◆ Input data
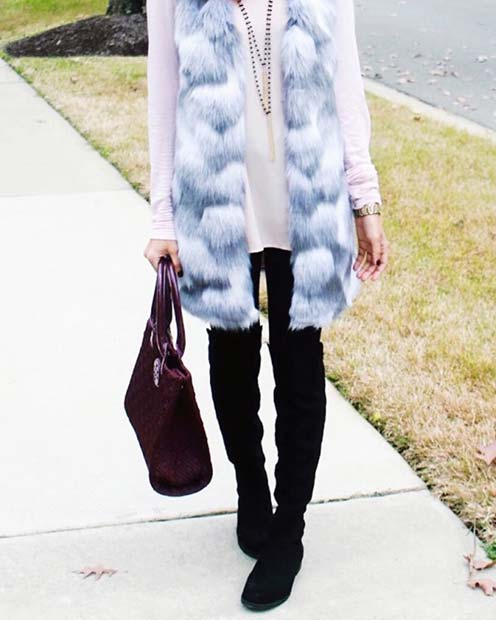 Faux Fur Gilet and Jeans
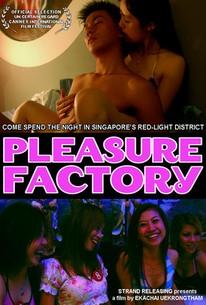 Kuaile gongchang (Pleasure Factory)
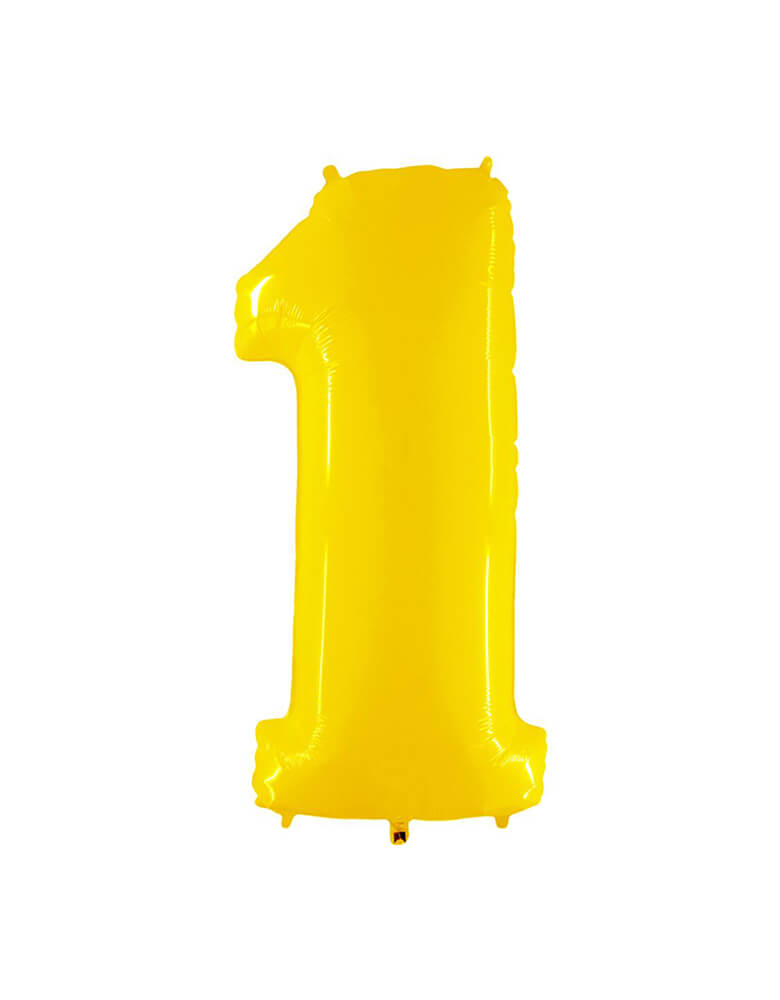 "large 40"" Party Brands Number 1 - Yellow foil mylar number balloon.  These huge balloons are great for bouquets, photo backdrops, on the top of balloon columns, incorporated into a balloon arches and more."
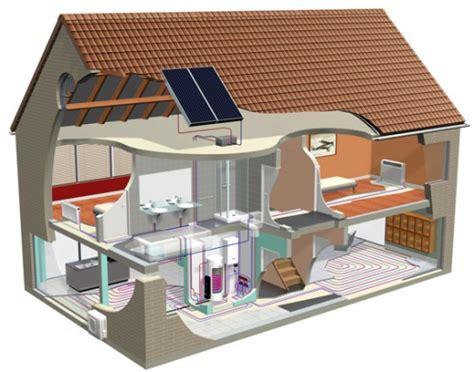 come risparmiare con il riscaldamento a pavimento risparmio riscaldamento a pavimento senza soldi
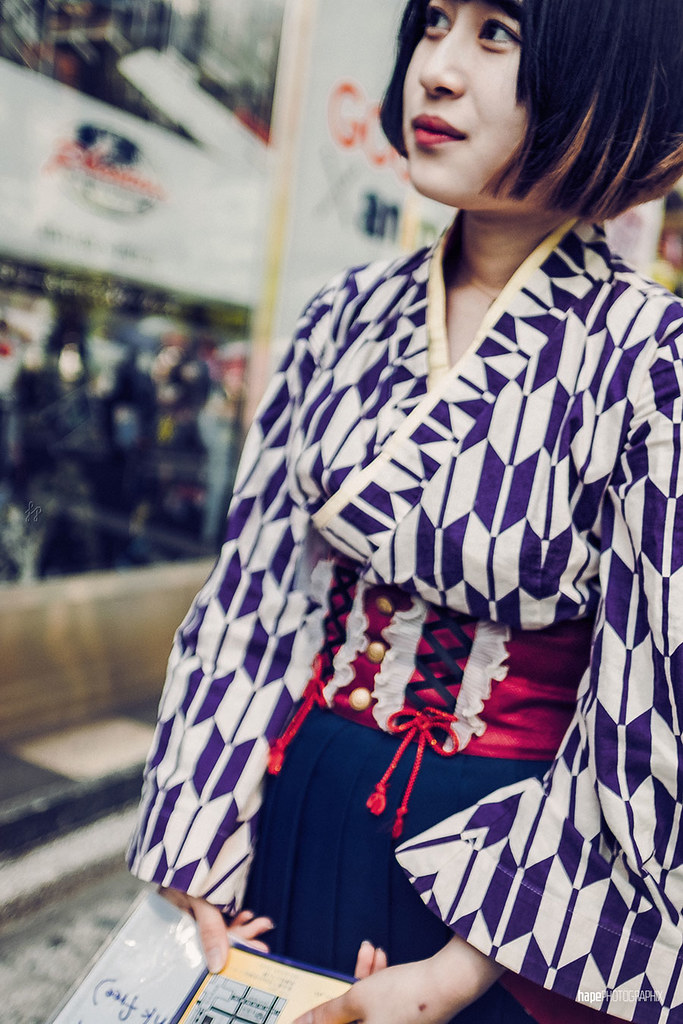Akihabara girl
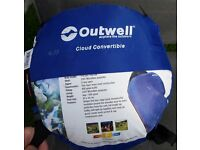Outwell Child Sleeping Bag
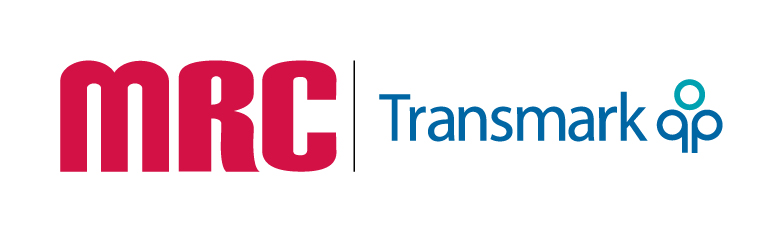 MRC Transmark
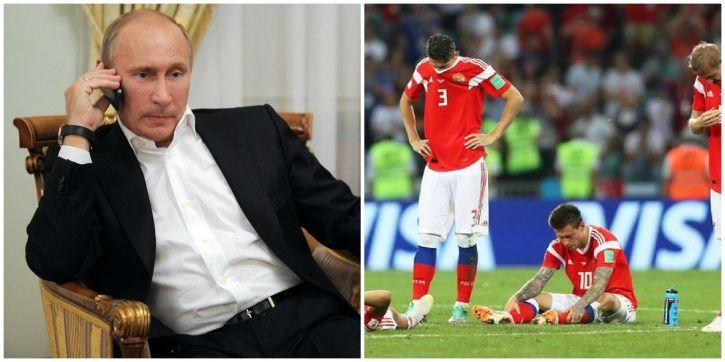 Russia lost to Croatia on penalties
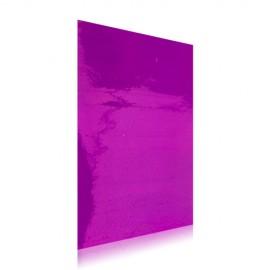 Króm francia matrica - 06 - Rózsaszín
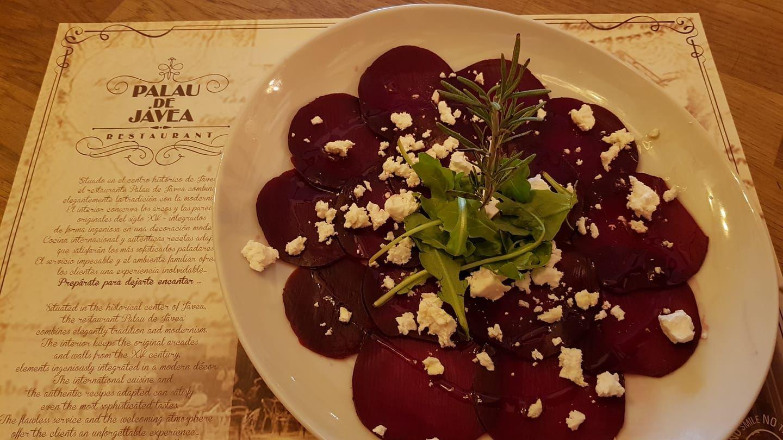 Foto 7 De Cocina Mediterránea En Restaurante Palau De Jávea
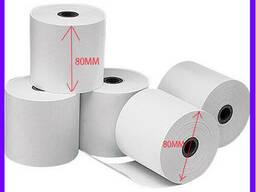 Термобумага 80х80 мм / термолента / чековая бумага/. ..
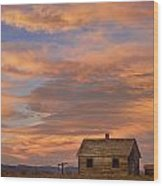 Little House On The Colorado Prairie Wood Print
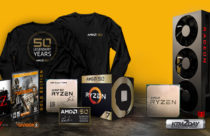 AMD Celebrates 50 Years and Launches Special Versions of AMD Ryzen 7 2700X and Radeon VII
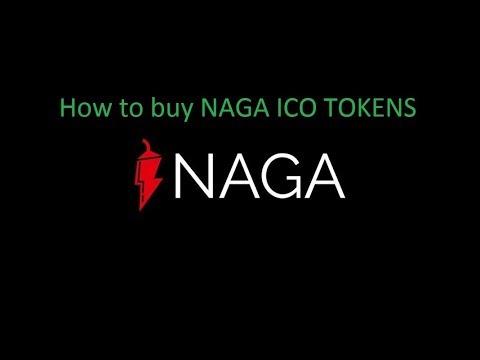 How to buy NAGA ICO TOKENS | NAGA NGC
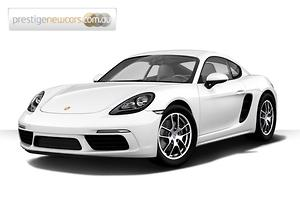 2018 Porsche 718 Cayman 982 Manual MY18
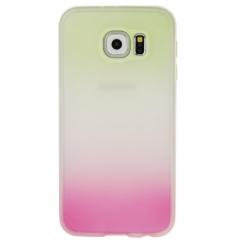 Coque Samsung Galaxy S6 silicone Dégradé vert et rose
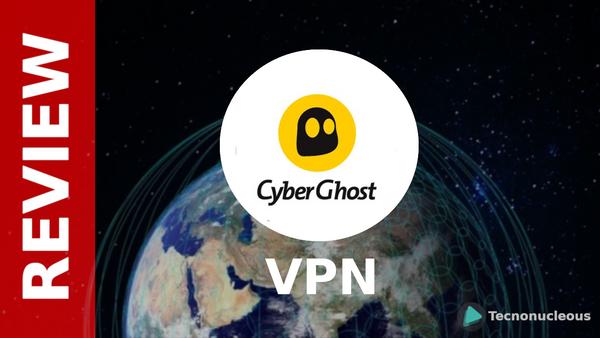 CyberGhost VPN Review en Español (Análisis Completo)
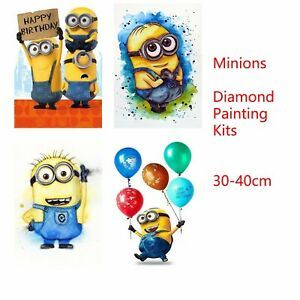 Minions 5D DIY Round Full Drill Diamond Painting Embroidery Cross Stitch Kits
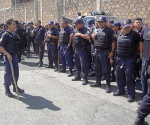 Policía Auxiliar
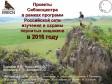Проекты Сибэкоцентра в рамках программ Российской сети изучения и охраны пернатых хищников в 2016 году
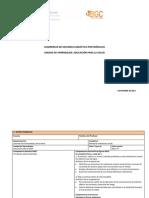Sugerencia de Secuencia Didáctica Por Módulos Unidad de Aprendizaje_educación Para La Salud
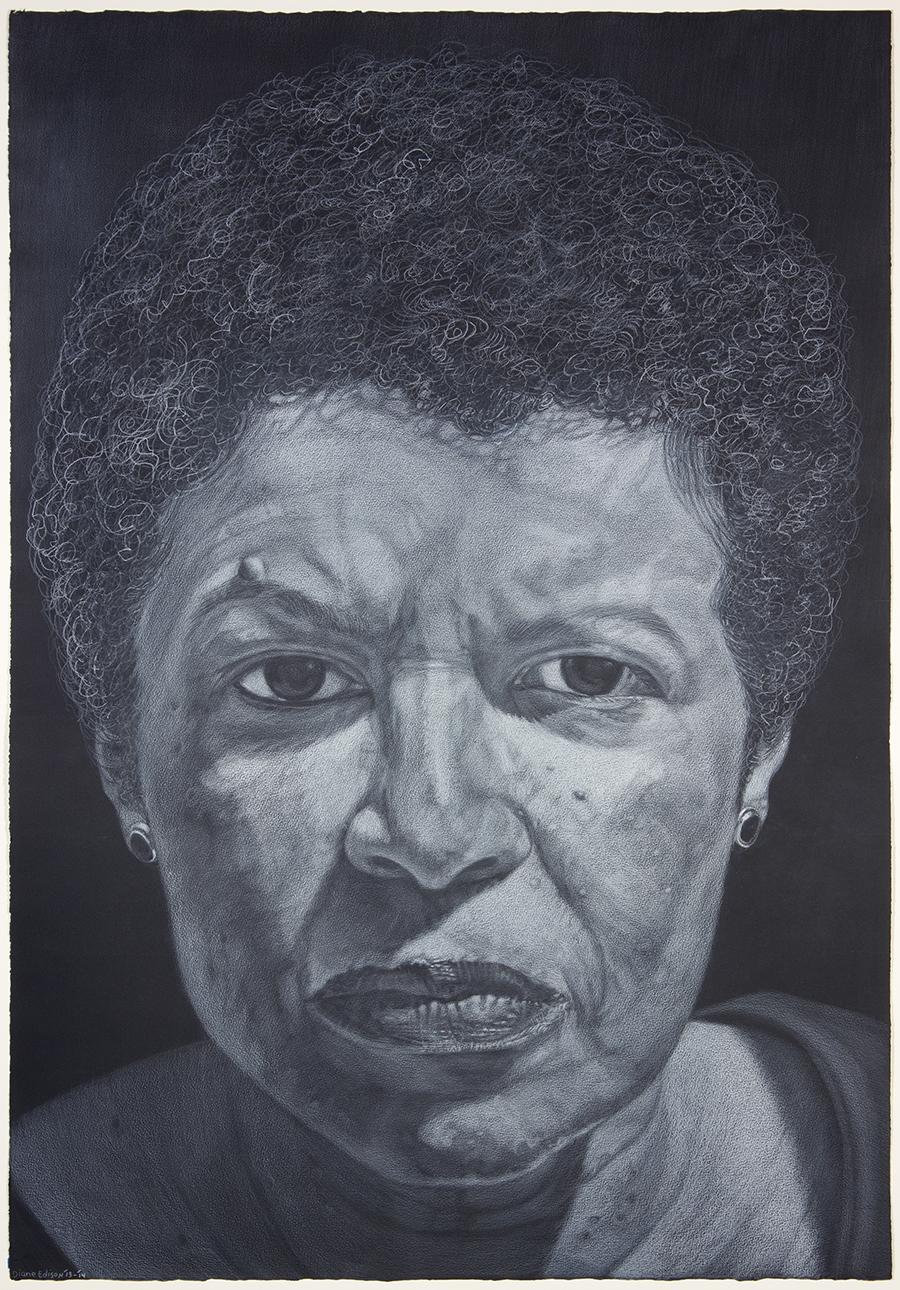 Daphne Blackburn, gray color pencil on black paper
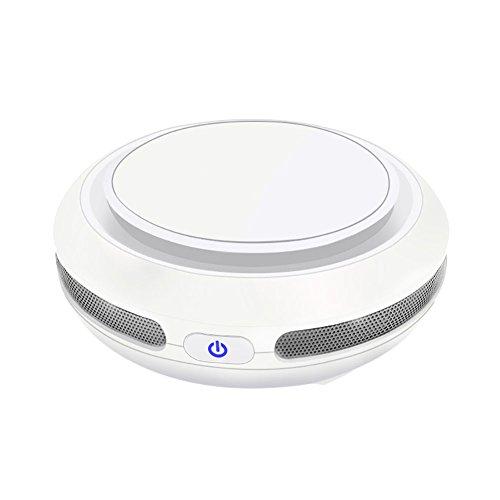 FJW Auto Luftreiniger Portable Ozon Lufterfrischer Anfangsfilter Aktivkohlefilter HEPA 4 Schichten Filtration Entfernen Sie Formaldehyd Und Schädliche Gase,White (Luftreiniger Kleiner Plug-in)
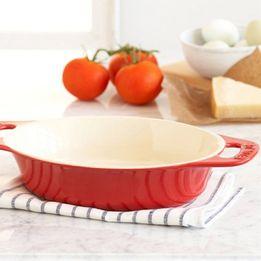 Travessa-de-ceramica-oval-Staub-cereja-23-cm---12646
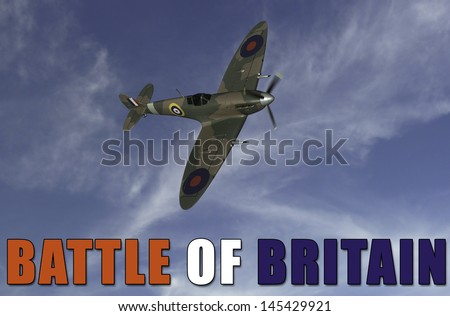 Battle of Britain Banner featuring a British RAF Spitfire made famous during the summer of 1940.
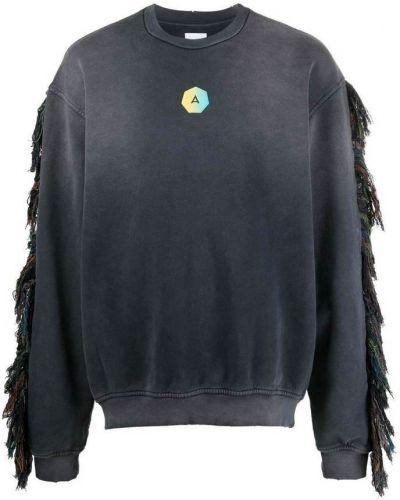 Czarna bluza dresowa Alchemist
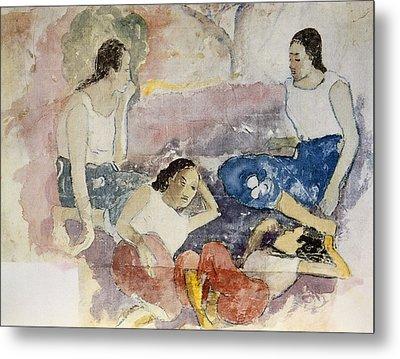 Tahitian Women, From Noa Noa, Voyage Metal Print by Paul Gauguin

◆ The problem
Since the pictures are not part of the copy, please transcribe only the lines above from the one with "Russia lost to Croatia on penalties" through the one with "Little House On", exactly and with both ends.

◆ Task solution
 Russia lost to Croatia on penalties
 Króm francia matrica - 06 - Rózsaszín
 Foto 7 De Cocina Mediterránea En Restaurante Palau De Jávea
 Термобумага 80х80 мм / термолента / чековая бумага/. ..
 Little House On The Colorado Prairie Wood Print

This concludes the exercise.